FETISISME; Sebuah Ilusi Hasrat
Karl Marx dalam Kapital (1867) menjelaskan fetisisme ialah pemberhalaan akan benda ciptaannya. Dalam fenomena kekinian, yang disembah bukan lagi benda melainkan kecepatan. Kita menjadikan kecepatan sebagai ukuran kemajuan, kesuksesan, keberhasilan, efisiensi, juga kecerdasan. Tanpa kita sadari hal ini telah menjadi problem baru dalam keterasingan: manusia kehilangan waktu, proses, bahkan terasing bagi dirinya sendiri.
Seperti ditulis Erich Fromm, seorang psikolog jerman dalam bukunya "To Have or To Be?" (1976) bahwa masyarakat modern menjalani kehidupan dalam mode of having — mengejar hasil dan kepemilikan, bukan dalam mode of being yakni keberadaan yang sadar, hadir, dan bermakna. Dalam hal ini, menyembah kecepatan bukan budaya teknologi tetapi gejala eksistensi manusia. Dalam pandangan psikologis, kondisi ini menciptakan kecemasan eksistensial untuk selalu tampil maksimal, selalu bergerak, tanpa sempat berhenti mengenali diri sendiri.
Akibat dari perubahan paradigma baru ini, kecepatan seakan memiliki kesakralan. Kecepatan bukan lagi alat yang mengantarkan kita menuju kualitas — melainkan ia adalah tujuan itu sendiri. Kita tak lagi memperhitungkan nilai yang bermakna akan hasil yang didapatkan, namun terlena pada sensasi instan yang diberikan.
Kecepatan, Kelbatan, dan Kebermaknaan
Dewasa ini, kita disuguhkan dengan pelbagai kemudahan. Teknologi membuat aktivitas manusia menjadi efisien, jarak seolah lenyap, dan waktu terasa bisa dilipat. Namun di balik efisiensi itu, muncul budaya baru: manusia berlomba mengejar siapa yang paling cepat—kecepatan menjadi ukuran keberhasilan, bahkan ukuran nilai diri.
Fenomena ini merembes ke pelbagai ranah kehidupan manusia; dari ruang publik hingga ruang paling privat. Ia tidak mengenal batas status sosial: anak hingga dewasa, pengangguran hingga pejabat, mahasiswa hingga pengajar—semua terseret arus yang sama, arus kecepatan. Banyak dari kita tergoda oleh ilusi kekayaan instan, sebuah impian modern yang menjanjikan kemakmuran tanpa proses. Judi online menjadi “ruang baru” yang memfasilitasi fantasi itu: tempat meraih kemenangan tanpa perjuangan, ruang dimana logika kerja keras digantikan oleh keyakinan naïf, “aku klik, maka aku kaya.”
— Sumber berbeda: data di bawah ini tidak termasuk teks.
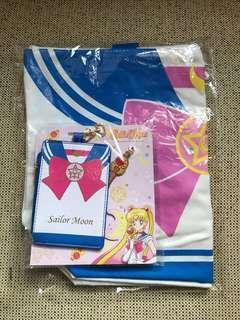 美少女戰士tote Bag & 卡套 (set裝)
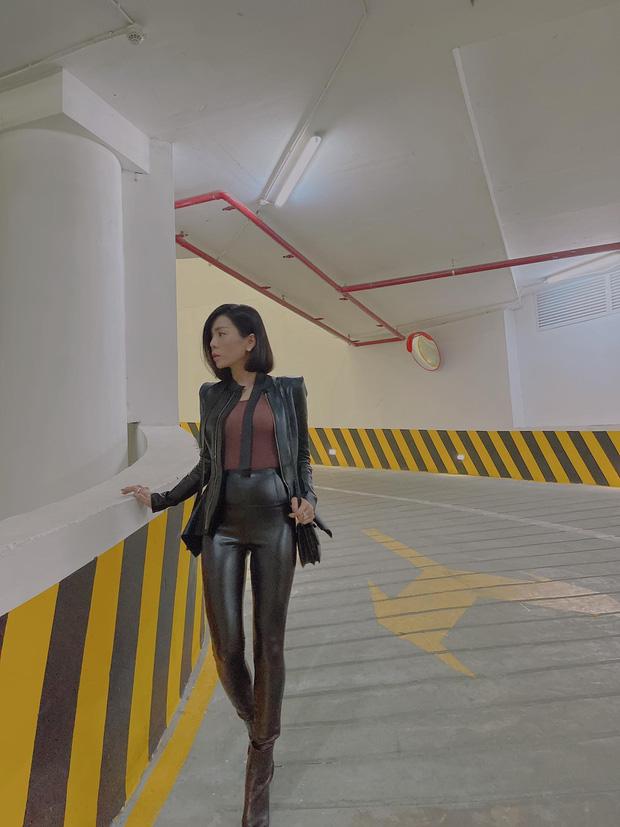Bằng chứng Lệ Quyên - Lâm Bảo Châu sống chung nhà: Check-in từ thang máy đến bãi xe, bức ảnh giữa đêm lộ chi tiết cực rõ! - Ảnh 5.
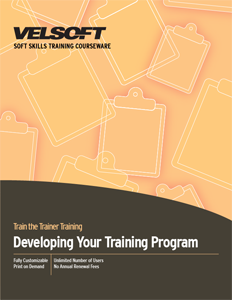 Developing Your Training Program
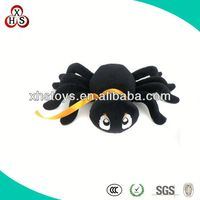 China Wholesale Cheap Plush Toys For Claw Machine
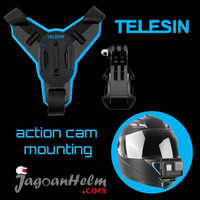 HELMET CHIN MOUNT STRAP ACTION CAM | TELESIN | GO PRO + J HOOK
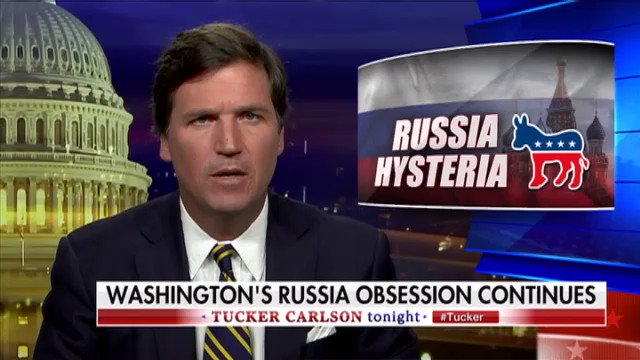 tucker carlson twitter photos on twiends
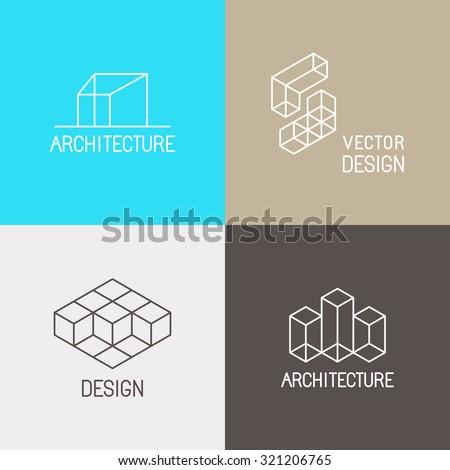vector set logo design templates simple のベクター画像素材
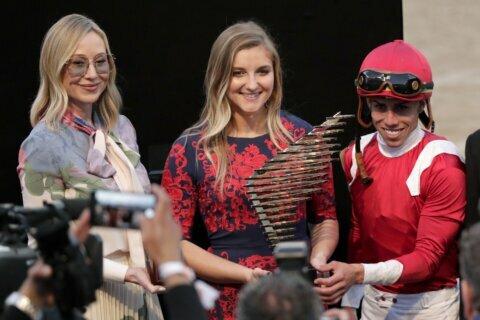 Belinda Stronach tells AP: Horse racing got 'a wake-up call'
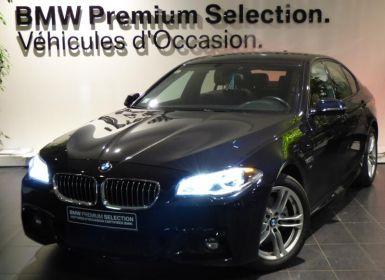 Vente BMW Série 5 Serie 520dA xDrive 190ch M Sport Occasion
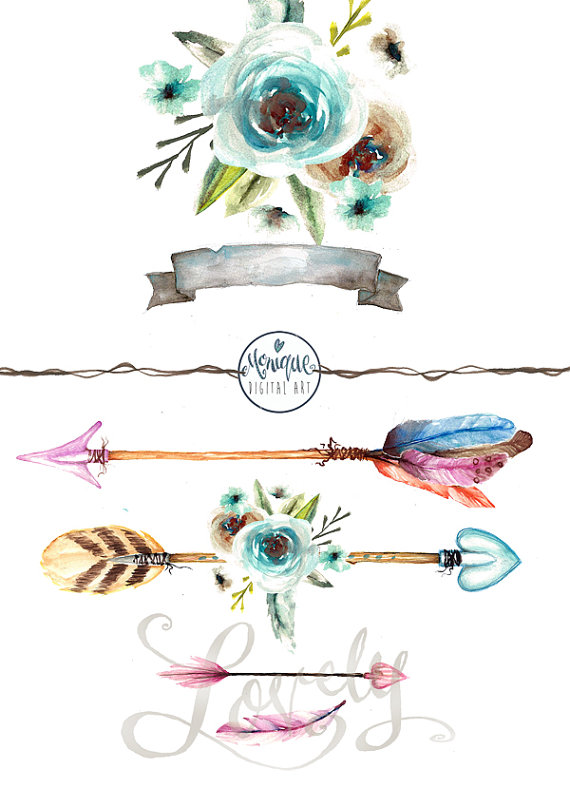 Watercolor arrows feathers tribal. Boho clipart banner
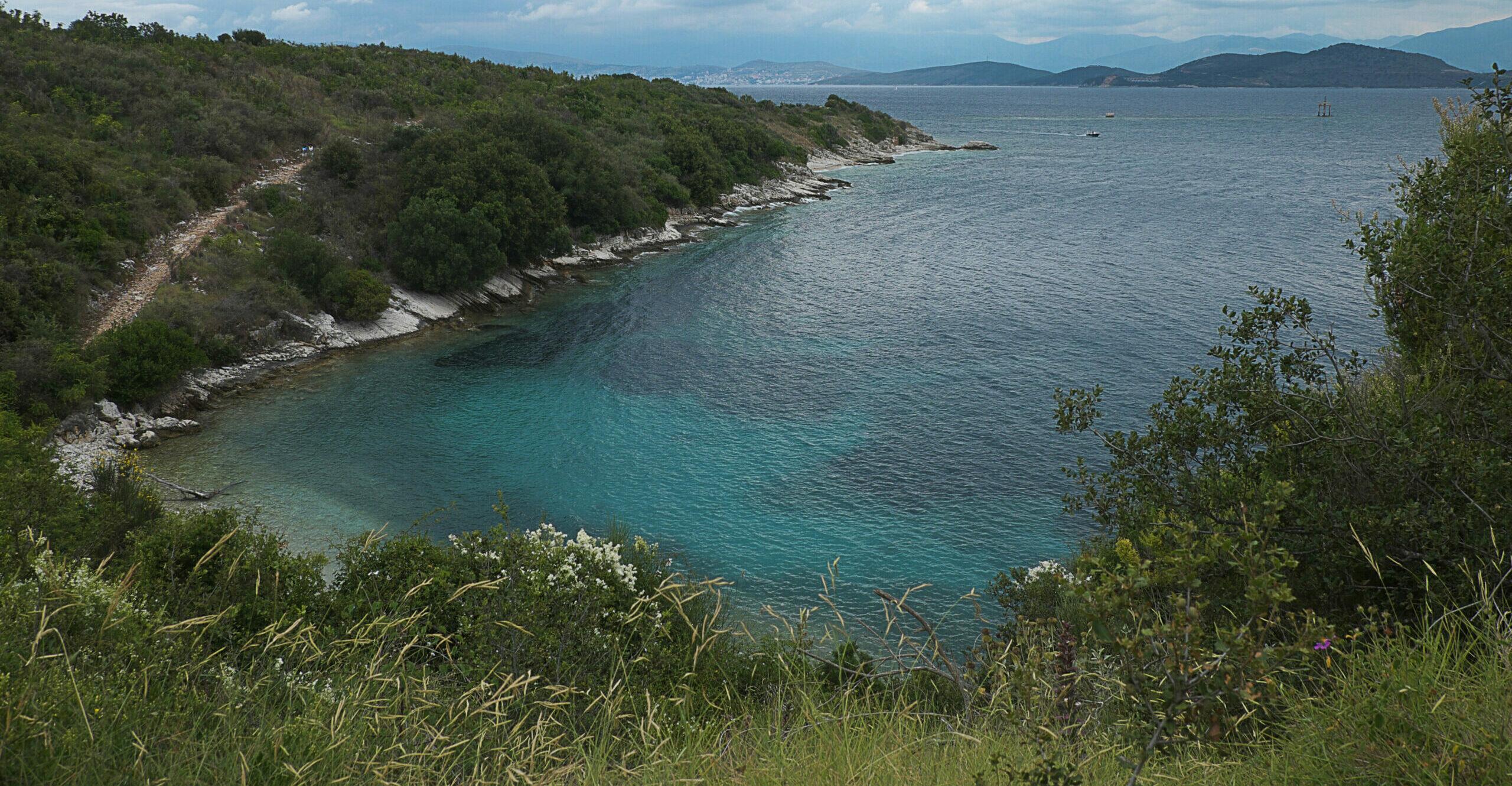 "Peloponnese: Achaia – Akoli The Greek ""Abysses"""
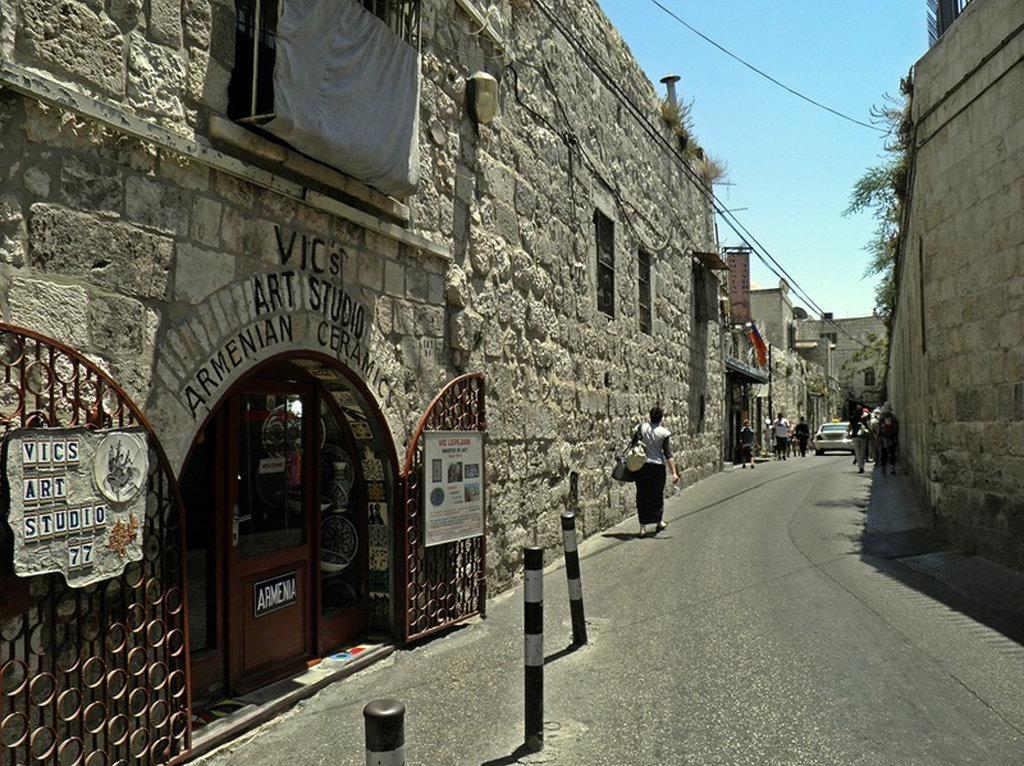 Иерусалим, армянский квартал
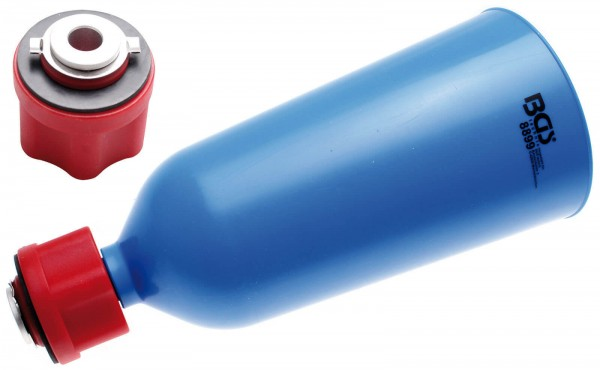 BGS 8899 Öl-Einfülltrichter mit Bajonettadapter für VAG, MB, BMW, Porsche, Volvo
Padahal fenomena ini bukan semata-mata persoalan moral atau penyimpangan perilaku, melainkan ekspresi sosial dari kebutuhan psikologis manusia modern untuk menguasai waktu. Kita hidup dalam budaya yang memuliakan hasil seketika—yang membuat kesabaran dianggap usang. Kecepatan dipuja sebagai tanda kemajuan, sementara proses dilihat sebagai hambatan. Dalam lanskap mental semacam ini, kekalahan bukan hanya kehilangan uang, tetapi hilangnya kemampuan untuk menunda, menimbang, dan merasakan kehidupan yang lebih lambat.
Byung-Chul Han, filsuf kontemporer asal Korea, menyebut kondisi ini sebagai “kekerasan positif”—suatu bentuk kekerasan yang tidak datang dari luar, tetapi dari dorongan internal untuk terus produktif, cepat, efisien, dan menguasai diri sendiri tanpa henti. Kita dipacu untuk melampaui batas, namun justru semakin terperosok ke dalam kelelahan kolektif. Di balik layar ponsel yang penuh notifikasi dan peluang instan, kita kehilangan ruang untuk diam, merenung, dan mengalami diri secara utuh. Kecepatan yang dahulu dipakai sebagai ukuran kemajuan kini berubah menjadi mekanisme penipisan makna; kita bergerak begitu cepat hingga tak lagi memiliki waktu untuk memahami ke mana kita sebenarnya menuju.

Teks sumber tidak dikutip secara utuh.